Selected passage:

%%

Modern developments of Fourier analysis during the 20th century have explored generalizations of Fourier and Fourier-Plancherel formula for non-commutative harmonic analysis, applied to locally-compact, non-Abelian groups. In parallel, the theory of coherent states and wavelets has been generalized over Lie groups. One should add the developments, over the last 30 years, of the applications of harmonic analysis to the description of the fascinating world of aperiodic structures in condensed matter physics. The notions of model sets, introduced by Y. Meyer, and of almost periodic functions, have revealed themselves to be extremely fruitful in this domain of natural sciences.
The name of Joseph Fourier is also inseparable from the study of the mathematics of heat. Modern research on heat equations explores the extension of the classical diffusion equation on Riemannian, sub-Riemannian manifolds, and Lie groups. In parallel, in geometric mechanics, Jean-Marie Souriau interpreted the temperature vector of Planck as a space-time vector, obtaining, in this way, a phenomenological model of continuous media, which presents some interesting properties.
One last comment concerns the fundamental contributions of Fourier analysis to quantum physics: Quantum mechanics and quantum field theory.
The content of this Special Issue will highlight papers exploring non-commutative Fourier harmonic analysis, spectral properties of aperiodic order, the hypoelliptic heat equation, and the relativistic heat equation in the context of Information Theory and Geometric Science of Information.

%%

[Spatial reasoning dataset excerpts]

%%

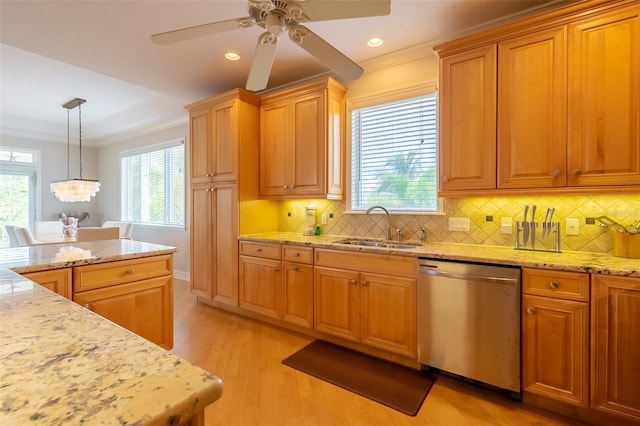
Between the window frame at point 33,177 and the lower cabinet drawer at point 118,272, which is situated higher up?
the window frame at point 33,177

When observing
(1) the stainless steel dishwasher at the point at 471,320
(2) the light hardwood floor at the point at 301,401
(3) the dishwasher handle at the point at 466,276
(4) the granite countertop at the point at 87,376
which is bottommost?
(2) the light hardwood floor at the point at 301,401

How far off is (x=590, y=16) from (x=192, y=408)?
279cm

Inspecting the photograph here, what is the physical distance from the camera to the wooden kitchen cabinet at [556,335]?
1.73 meters

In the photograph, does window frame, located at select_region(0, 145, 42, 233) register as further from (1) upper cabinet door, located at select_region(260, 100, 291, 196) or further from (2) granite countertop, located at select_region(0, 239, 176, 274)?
(1) upper cabinet door, located at select_region(260, 100, 291, 196)

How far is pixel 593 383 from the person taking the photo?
170 centimetres

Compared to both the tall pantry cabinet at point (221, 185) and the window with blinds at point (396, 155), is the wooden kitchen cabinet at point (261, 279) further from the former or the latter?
the window with blinds at point (396, 155)

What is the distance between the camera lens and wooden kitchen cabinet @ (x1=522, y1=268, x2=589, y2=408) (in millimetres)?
1729

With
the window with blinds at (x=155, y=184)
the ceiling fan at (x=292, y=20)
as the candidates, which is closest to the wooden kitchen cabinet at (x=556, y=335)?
the ceiling fan at (x=292, y=20)

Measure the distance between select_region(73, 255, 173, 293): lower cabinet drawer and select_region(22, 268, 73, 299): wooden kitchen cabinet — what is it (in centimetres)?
4

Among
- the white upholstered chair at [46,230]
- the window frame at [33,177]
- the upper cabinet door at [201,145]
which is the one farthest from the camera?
the window frame at [33,177]

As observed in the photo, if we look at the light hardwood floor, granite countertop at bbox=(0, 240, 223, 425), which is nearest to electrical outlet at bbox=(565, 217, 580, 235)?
the light hardwood floor

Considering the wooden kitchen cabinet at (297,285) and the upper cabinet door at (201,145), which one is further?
the upper cabinet door at (201,145)

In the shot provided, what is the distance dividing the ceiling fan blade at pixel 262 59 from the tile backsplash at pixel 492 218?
5.19ft

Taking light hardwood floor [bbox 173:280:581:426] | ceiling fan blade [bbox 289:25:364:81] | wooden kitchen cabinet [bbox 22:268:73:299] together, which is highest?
ceiling fan blade [bbox 289:25:364:81]
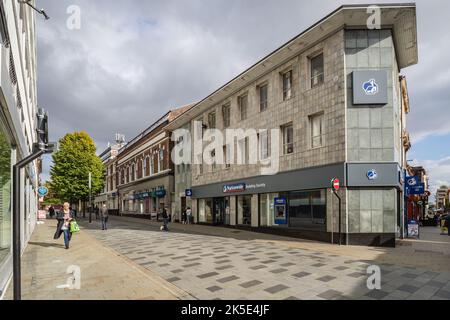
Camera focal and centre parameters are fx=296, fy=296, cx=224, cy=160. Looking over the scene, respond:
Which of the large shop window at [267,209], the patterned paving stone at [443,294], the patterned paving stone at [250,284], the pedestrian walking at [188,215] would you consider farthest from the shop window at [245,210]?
the patterned paving stone at [443,294]

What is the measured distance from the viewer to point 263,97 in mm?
19078

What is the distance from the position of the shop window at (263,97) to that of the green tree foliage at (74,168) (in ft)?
97.3

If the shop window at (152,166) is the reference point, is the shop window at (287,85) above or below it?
above

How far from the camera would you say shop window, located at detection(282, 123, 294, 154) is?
16359 mm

%%

Stated task:
Check each statement against the Fourier analysis passage above, answering yes or no and quoting the words from the passage that settle it. 1. Y. Meyer introduced the notion of model sets. 2. Harmonic analysis has been applied to aperiodic structures in condensed matter physics for about a century. 3. Jean-Marie Souriau treated Planck's temperature vector as a space-time vector.

Finished task:
1. Yes: "The notions of model sets, introduced by Y. Meyer"
2. No: "One should add the developments, over the last 30 years, of the applications of harmonic analysis to the description of the fascinating world of aperiodic structures in condensed matter physics."
3. Yes: "Jean-Marie Souriau interpreted the temperature vector of Planck as a space-time vector"